● Written task 1: The passage on utility rate allocation below names the principal problems it will briefly discuss. List each of them.

● Quoted passage:
────────
VI. In considering proper allocations of income and expense, the trial court stated that the rate base was allocated on a basis of "who uses this property and how much." Extreme nicety in the allocation is not required, but only reasonable measures are necessary. Smith v. Illinois Bell Tel. Co., 282 U.S. 133, 51 S. Ct. 65, 75 L. Ed. 255. The principal problems which we shall very briefly discuss here relate to the multiple purpose mains, the central office at Davenport, the general gas plant and the general plant common. The method used by the court as advocated by the city's witness Stanley was, as to demand charge, to charge the firm users with the average of (a) their computation times the average unit cost of gas (including all charges), and (b) their proportionate share of the commodity and overrun costs, plus their peak day consumption, times the demand charge (adjusted to 80% for eleven months when their peak fell below 80% of contract demand). The result was for the test period a gas charge of $711,860 to firm customers, $1,189,373 to the interruptibles out of a cost of $1,901,233 for the metropolitan area. Other purchased gas expense was divided in the same proportions as purchased gas expense. Distribution expense was tied to the ratios of cost of the respective *53 facilities serving the groups in question to the total cost of the distribution plant. Central office distribution expense is brought down to the metropolitan area in the same way, and within the area it is logical to use the ratio of the costs of the respective distribution facilities to the cost of the metropolitan distribution plant. Metropolitan distributions are divided into (1) those directly serving the industries called interruptibles, (2) those serving both firm and interruptible users (multiple purpose facilities), and (3) everything else. Allocation is necessary only in dividing the costs of multiple purpose facilities consisting of two systems of high pressure mains, one from the source of supply, the Northern's pipe line, and the other looping the area. Both firm and interruptibles are scattered along these lines. Both cost and rate of use were considered an allocation of 44.37% of the costs was made to firm users and 55.63% to interruptibles. Collection expense was allocated on a meter basis, the interruptibles being multiplied by 30 as they are read every day, while the firm customers' meter was read only once during that period.
────────
● Spatial relationship records:
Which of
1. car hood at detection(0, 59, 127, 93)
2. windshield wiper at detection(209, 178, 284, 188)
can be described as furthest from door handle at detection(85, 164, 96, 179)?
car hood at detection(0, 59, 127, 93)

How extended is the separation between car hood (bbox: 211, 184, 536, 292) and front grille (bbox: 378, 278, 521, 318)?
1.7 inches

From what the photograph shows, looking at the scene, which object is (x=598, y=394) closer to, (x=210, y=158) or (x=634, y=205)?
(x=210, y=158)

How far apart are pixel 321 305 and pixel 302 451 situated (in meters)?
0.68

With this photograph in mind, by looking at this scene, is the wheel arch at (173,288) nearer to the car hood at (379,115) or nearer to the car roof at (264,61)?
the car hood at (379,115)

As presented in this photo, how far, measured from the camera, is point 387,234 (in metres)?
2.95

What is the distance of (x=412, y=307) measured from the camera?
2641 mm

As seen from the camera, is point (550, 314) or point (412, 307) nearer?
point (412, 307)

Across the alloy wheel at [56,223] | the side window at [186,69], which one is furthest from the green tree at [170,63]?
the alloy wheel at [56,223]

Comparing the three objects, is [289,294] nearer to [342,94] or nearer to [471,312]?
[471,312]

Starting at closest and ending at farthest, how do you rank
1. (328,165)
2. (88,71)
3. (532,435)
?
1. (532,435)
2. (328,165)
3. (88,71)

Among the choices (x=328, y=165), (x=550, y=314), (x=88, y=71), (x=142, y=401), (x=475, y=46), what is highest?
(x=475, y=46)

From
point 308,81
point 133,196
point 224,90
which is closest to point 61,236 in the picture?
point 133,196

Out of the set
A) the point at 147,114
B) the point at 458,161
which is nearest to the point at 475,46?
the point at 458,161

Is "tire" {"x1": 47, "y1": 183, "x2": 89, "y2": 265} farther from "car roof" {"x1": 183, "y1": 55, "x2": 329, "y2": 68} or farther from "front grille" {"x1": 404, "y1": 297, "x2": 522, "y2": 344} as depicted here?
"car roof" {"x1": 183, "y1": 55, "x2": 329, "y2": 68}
────────
● Written task 2: Gather every line of the records above that contains the string "camera", and treat case as significant.

● Full answer 1:
- The multiple purpose mains
- The central office at Davenport
- The general gas plant
- The general plant common

● Full answer 2:
As presented in this photo, how far, measured from the camera, is point 387,234 (in metres)?
What is the distance of (x=412, y=307) measured from the camera?
As seen from the camera, is point (550, 314) or point (412, 307) nearer?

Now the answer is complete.